The information in a data warehouse is almost always time-dependent. That means that at the very least, you’ll continually add new time periods to your data warehouse. In time, you might also add additional products or additional geographic regions. When the data warehouse changes, you need to process the database to resynchronize your Analysis Services database with the relational data warehouse.
The FactResellerSales table in the SSAS2008SBS database contains data for six countries through June 2011. In the SSAS2008SBS database, the DimSalesTerritory dimension table includes only the six countries that appear in the fact table. The DimDate dimension table, however, includes months through December 2011. It is not uncommon in a warehouse to include months in the date dimension through the end of the current quarter or year, but to add members to other dimensions only as they are needed.
Included in the C:\Microsoft Press\Analysis Services 2008 SBS\Chapter 14\SQL folder is a SQL script named Update Warehouse 1.sql. This script adds Mexico to the DimSalesTerritory table and an additional row in the fact table for a sale in Mexico for December 2011. Inserting these records into the source database for the cubes simulates, on a very small scale, the load operations that occur regularly in a production data warehouse.
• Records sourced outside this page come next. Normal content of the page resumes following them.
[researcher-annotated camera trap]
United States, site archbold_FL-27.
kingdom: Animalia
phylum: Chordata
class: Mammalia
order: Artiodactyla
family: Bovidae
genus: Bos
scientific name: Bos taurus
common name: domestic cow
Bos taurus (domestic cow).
In the next procedure, you’ll execute queries that insert data into the warehouse and then observe the effect of changed data on the cubes. You will see that the storage mode for a dimension or measure group partition affects what data is displayed by a cube when source data is changed.
Insert source data
On the SSMS File menu, point to Open and select File. In the Open File dialog box, browse to the C:\Microsoft Press\Microsoft Press\Analysis Services 2008 SBS\Chapter 14\SQL folder, select Update Warehouse 1.sql, and click Open.
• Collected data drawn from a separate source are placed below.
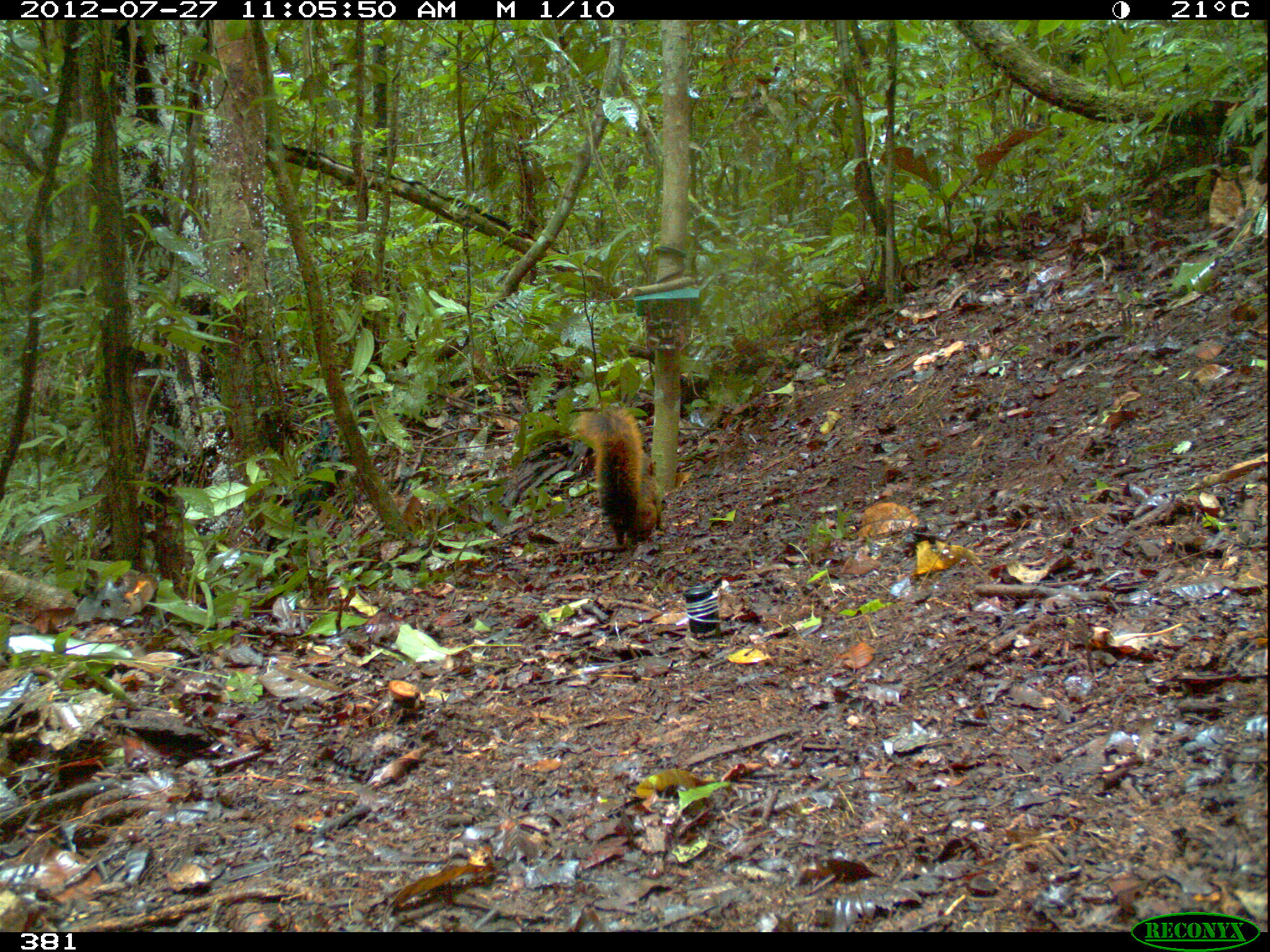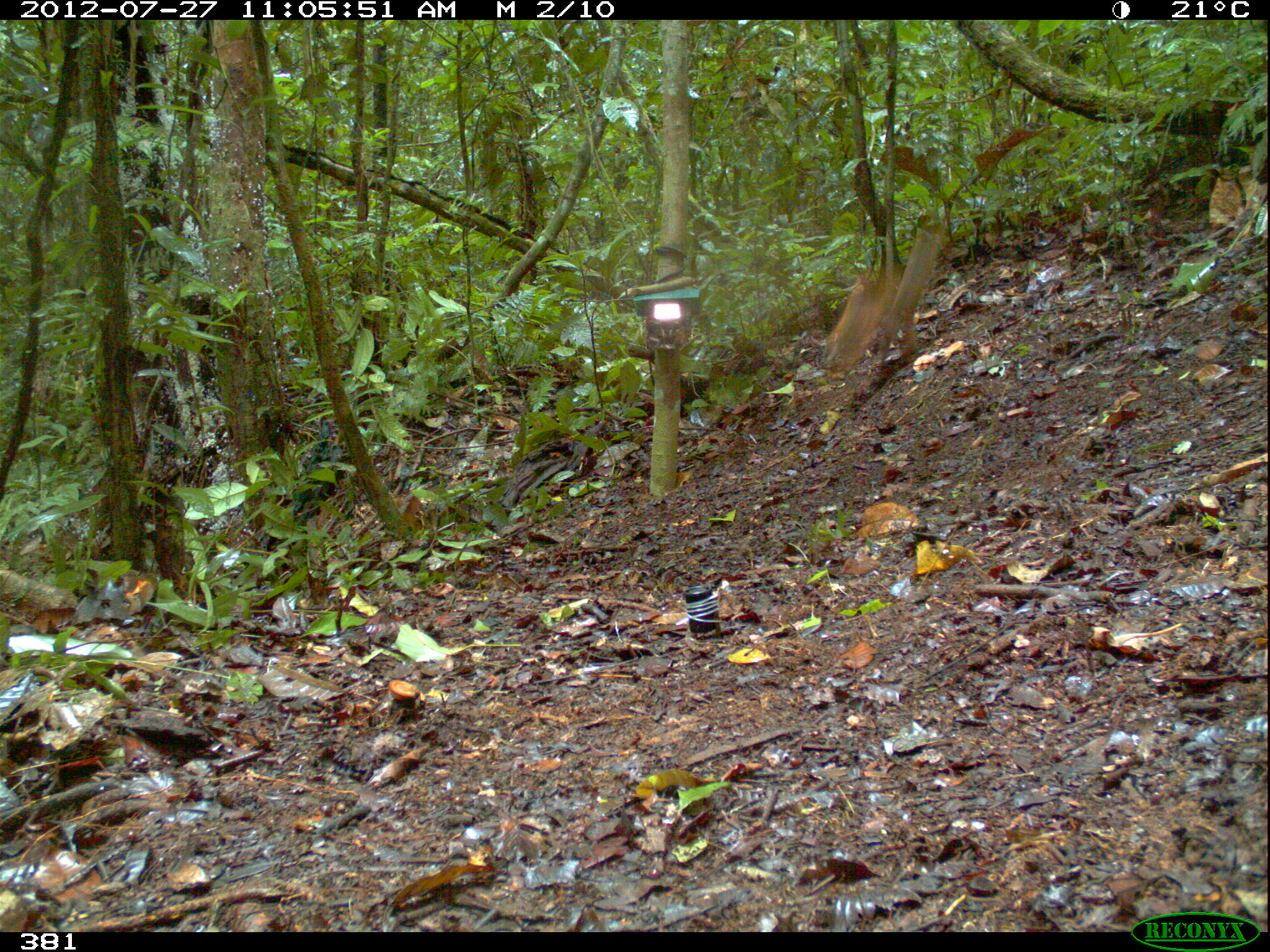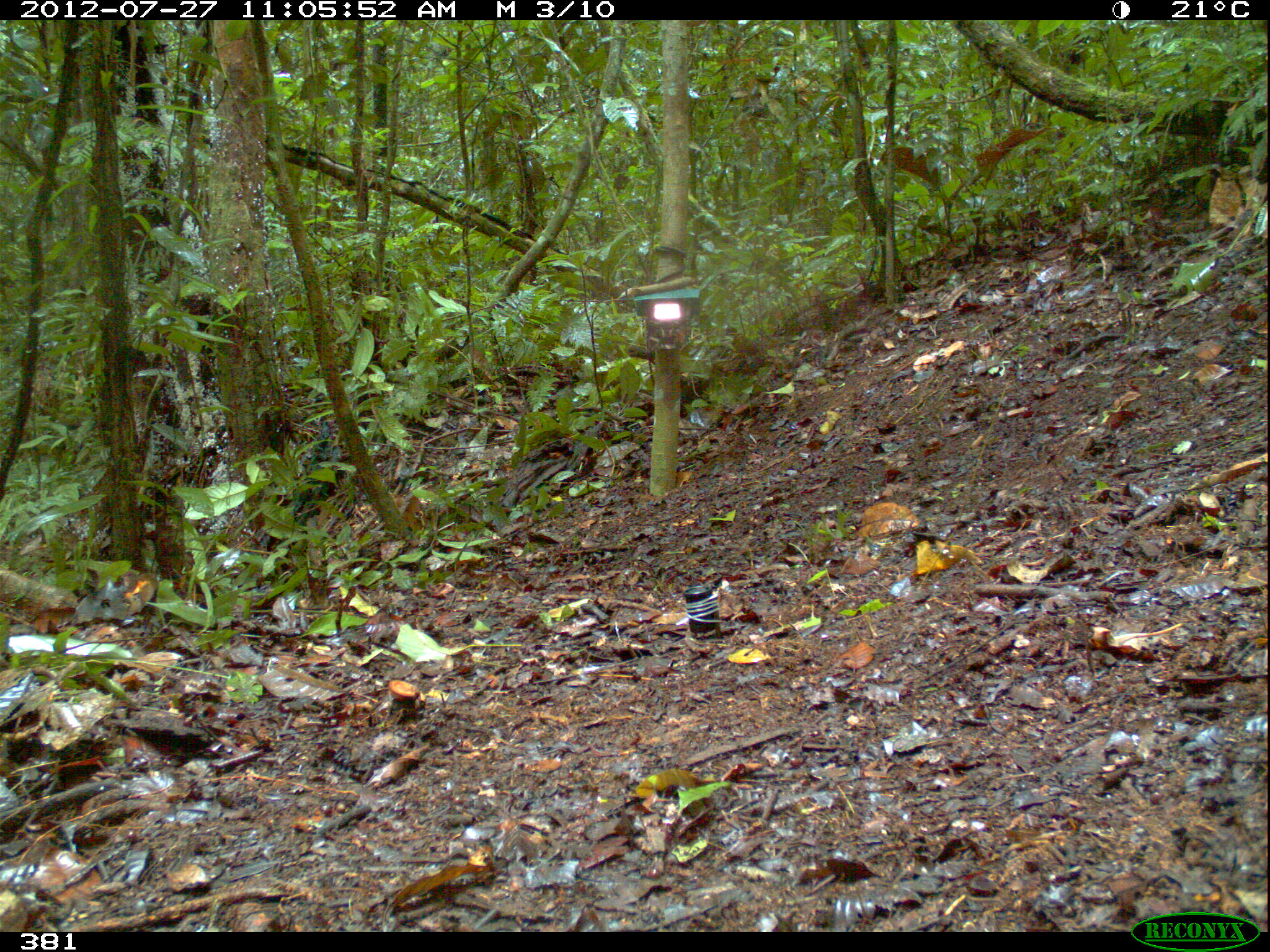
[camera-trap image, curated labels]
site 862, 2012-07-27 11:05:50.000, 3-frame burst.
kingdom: Animalia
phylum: Chordata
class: Mammalia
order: Rodentia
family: Sciuridae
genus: Sciurus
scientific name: Sciurus spadiceus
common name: southern amazon red squirrel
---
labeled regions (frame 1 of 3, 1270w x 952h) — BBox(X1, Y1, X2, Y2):
sciurus spadiceus: BBox(574, 404, 663, 548)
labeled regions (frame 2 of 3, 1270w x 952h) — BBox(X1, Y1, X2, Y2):
sciurus spadiceus: BBox(819, 274, 889, 371)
On the Query menu, point to Connection and select Connect. In the Connect To Database Engine dialog box, change the Server Name to localhost and click Connect.
On the SSMS toolbar, click Execute. After the query executes successfully, close the Update Warehouse 1.sql Query window.
Select the ROLAP [Browse] window and on the Browser toolbar, click Reconnect. With Real-time ROLAP storage mode, changes to the source database immediately appear in the cube, because the dimension and partition data is stored only in the source database. The newly added country, Mexico, is displayed on rows in the Geography ROLAP dimension, and the number of items in the newly added order, 122, is displayed at the intersection of Mexico and CY 2011. Aggregate values have also been updated. The total for CY 2011 has increased by 122 to 45,252 and the total for all years and all countries has increased by 122 to 214,500.
Select the MOLAP [Browse] window and on the Browser toolbar, click Reconnect. The grand total for Order Quantity for all countries is still 214,378, and Mexico doesn’t appear in the list of countries. All the values are unchanged from before the warehouse changed.
The MOLAP cube uses MOLAP storage, and it behaves as if you had not changed the data source. When you use MOLAP storage, with or without aggregates, the cube is completely detached from the data warehouse. You can even delete the warehouse database without affecting the Analysis Services database. With MOLAP storage, you must process a dimension or partition to resynchronize with the data warehouse.